Getting the Color Scheme of a Website Using Canvas and Hierarchical Clustering

by harthur

Update: brief update, I think there are better (faster) ways to do this. Check color quantization if you don’t care about preserving the exact color values.

For a Firefox addon I’m working on I wanted to grab the color scheme of whatever website the user is viewing. There are a few extensions that do something like this: Colorzilla and Palette Grabber get the colors used by the website’s DOM, and ColorSuckr gets the most common colors from an image. The problem with getting the colors from the DOM is that websites use images and gradients so sometimes you can’t get the overall color scheme just from looking at the CSS colors.

Luckily, you can capture the color of every pixel on a webpage from an extension using the HTML 5 standard canvas. You can draw any image onto a canvas and get an array of pixel values used by the image with the getImageData function. In Firefox, you can actually draw the entire webpage onto a canvas using the drawWindow function (drawWindow is a Firefox-only canvas extension, but you can at least use drawImage in other browsers).

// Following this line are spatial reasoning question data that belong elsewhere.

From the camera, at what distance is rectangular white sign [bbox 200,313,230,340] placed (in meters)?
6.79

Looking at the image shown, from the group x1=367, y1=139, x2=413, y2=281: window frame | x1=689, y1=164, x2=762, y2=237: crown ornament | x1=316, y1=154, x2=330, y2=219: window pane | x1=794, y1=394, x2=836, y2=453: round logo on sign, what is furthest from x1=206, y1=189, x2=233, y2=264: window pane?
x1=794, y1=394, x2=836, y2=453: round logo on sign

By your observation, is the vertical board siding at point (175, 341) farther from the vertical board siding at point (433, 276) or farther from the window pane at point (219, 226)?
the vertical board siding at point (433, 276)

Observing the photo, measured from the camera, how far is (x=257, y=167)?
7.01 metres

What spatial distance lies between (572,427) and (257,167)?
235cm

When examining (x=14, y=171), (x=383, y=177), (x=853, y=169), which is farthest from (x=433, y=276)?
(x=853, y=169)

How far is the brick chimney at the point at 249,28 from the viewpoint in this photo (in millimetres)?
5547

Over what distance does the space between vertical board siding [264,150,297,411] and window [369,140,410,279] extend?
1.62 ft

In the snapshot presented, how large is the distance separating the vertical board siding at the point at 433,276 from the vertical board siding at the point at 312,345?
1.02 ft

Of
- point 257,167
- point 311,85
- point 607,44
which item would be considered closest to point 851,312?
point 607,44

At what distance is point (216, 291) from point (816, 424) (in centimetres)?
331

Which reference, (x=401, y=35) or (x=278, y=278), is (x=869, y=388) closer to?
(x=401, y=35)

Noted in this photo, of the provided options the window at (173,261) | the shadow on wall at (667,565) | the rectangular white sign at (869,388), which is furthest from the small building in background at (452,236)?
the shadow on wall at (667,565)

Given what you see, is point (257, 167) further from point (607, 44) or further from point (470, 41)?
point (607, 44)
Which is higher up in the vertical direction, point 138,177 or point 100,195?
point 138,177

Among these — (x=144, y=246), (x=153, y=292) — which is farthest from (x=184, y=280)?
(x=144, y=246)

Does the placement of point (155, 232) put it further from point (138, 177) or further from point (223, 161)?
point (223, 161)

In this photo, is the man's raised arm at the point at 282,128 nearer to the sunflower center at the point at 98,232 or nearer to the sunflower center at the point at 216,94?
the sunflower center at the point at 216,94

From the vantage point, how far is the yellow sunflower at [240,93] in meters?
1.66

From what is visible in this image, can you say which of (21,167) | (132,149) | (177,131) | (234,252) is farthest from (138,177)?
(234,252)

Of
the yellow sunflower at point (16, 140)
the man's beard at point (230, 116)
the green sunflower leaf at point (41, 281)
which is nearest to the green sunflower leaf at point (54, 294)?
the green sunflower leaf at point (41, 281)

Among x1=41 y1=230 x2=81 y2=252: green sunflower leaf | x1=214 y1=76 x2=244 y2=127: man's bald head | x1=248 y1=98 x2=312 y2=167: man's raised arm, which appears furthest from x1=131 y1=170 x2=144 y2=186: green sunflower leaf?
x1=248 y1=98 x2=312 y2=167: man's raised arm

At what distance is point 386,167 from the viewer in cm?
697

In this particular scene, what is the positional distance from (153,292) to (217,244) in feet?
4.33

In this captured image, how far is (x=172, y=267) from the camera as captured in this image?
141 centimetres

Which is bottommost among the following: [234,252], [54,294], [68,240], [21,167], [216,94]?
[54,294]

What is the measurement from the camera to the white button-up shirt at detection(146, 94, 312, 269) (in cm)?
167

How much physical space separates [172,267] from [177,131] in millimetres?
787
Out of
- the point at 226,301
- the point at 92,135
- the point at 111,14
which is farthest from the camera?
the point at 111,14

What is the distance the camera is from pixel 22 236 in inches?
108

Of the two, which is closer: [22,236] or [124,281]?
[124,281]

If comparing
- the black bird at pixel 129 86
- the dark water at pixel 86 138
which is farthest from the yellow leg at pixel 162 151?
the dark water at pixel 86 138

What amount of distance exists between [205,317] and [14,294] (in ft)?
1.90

So getting the number of occurrences of each color is as simple as drawing the page to a canvas, looping through each pixel value in the array returned by getImageData, and tallying each color’s frequency in a javascript hash. This is what you get when performing this analysis on the Twitter homepage:

So you can get the colors that occurred most on the page pretty easily, there is however, one big problem with this. On images and gradients, there are areas of very similar colors that might as well be the same color in the context of the overall theme. As I’ve found out, there are usually over 10,000 different colors on each webpage, so these colors need to be grouped together.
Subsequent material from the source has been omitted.